Dem Aussehen nach hätten sie Brüder sein können. Groß, schlank, dunkles Haar. Und ihre dunkelbraunen Augen glühten mit einer Intensität, die selbst in ihrem Alter andere Männer auf der Hut sein ließ und Frauen einen Seufzer entlockte.
Eine Windbö fegte über sie hinweg und brachte die drei wieder zurück zu ihrer Aufgabe.
Sie starrten auf das Grab vor ihnen.
Lucas machte eine Taschenlampe an und reichte sie Ian, zog dann eine Holzlatte aus seinem Rucksack und gab sie Nick. „Du schlägst den Pfahl ein. Ian, leuchte mal in meinen Rucksack, ich hab irgendwo da drin noch Draht.”
Nick hämmerte drauflos, während Lucas den Draht heraus suchte. Anschließend wandten sich beide zu Ian.
Der zögerte, bevor er nach dem hölzernen Schild griff, das er unter dem Arm hielt. Lucas nahm es ihm ab und befestigte es mit dem Draht am Pfahl.

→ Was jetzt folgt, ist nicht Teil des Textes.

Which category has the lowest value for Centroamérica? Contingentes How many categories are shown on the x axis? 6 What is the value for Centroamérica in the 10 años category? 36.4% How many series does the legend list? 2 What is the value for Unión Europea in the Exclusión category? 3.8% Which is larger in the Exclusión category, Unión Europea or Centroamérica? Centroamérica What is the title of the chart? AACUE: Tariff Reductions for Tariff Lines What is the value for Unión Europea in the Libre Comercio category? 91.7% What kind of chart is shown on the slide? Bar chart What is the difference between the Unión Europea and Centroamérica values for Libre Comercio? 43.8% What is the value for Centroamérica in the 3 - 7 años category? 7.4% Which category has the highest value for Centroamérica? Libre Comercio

THOMAS BLACKHAWK GELIEBTER VATER UND FREUND
Lucas starrte auf den Namen seines Vaters und kämpfte gegen die Tränen an. Er hatte nicht geweint, als Mr. Hornsby, der Heimleiter, ihm vor einer Woche erzählt hatte, dass sein Vater bei einem Gefängnisaufruhr getötet worden war, und er würde es auch jetzt nicht tun. Thomas Blackhawk würde von seinem einzigen Sohn erwarten, dass er Stärke zeigte.
Und Lucas musste stark sein. Denn irgendwie, irgendwann würde er das Unrecht rächen, das ihm und seinem Vater angetan worden war. Und der Mann, an dem er Rache üben würde, derjenige, der die Blackhawk Circle-B-Ranc h gestohlen hatte, war Mason Hadley, Wolf Rivers reichster und berühmtester Einwohner.
„Oh, das hätte ich fast vergessen.” Nick langte in die Gesäßtasche seiner Jeans. „Ich hab eine Kerze mitgebracht. Hab sie aus dem Notfallkasten im Werkzeugraum gegriffen.”
Streichhölzer folgten, und einen Augenblick später leuchtete eine einfache weiße Kerze auf. Nick stellte sie vor das Schild, und die drei Jungen betrachteten schweigend das Auflodern der Flamme.
Lucas war jetzt allein. Seine Mutter war vor zwei Jahren gestorben, und ansonsten hatte er keine Familienangehörigen. Dafür hatte er Ian und Nick. Sie waren jetzt seine Familie. Und er war ihre.
Er löste das Taschenmesser von der Metallkette, die an einer seiner Gürtelschlaufen hing, und klappte es auf.
Ohne ein Wort zu sagen, öffnete er seine Hand und ritzte mit dem Messer über die Handfläche. Einige Tropfen Blut rannen heraus. Ian nahm als nächster das Messer, vollzog die gleiche Handlung und reichte das Messer an Nick weiter.
Schweigend verschränkten die drei Jungen ihre Hände über der Flamme.
Plötzlich zerzauste eine Windbö ihnen die Haare und wirbelte die welken Blätter um ihre Füßen hoch. Über sich hörten sie Flügelschlägen. Nur die Flamme der Kerze bewegte sich nicht.
Mit großen Augen schauten die drei in den nächtlichen Himmel. Aber dort war nichts. Nur der Mond, der jetzt in seiner ganzen Pracht auf sie niederschien.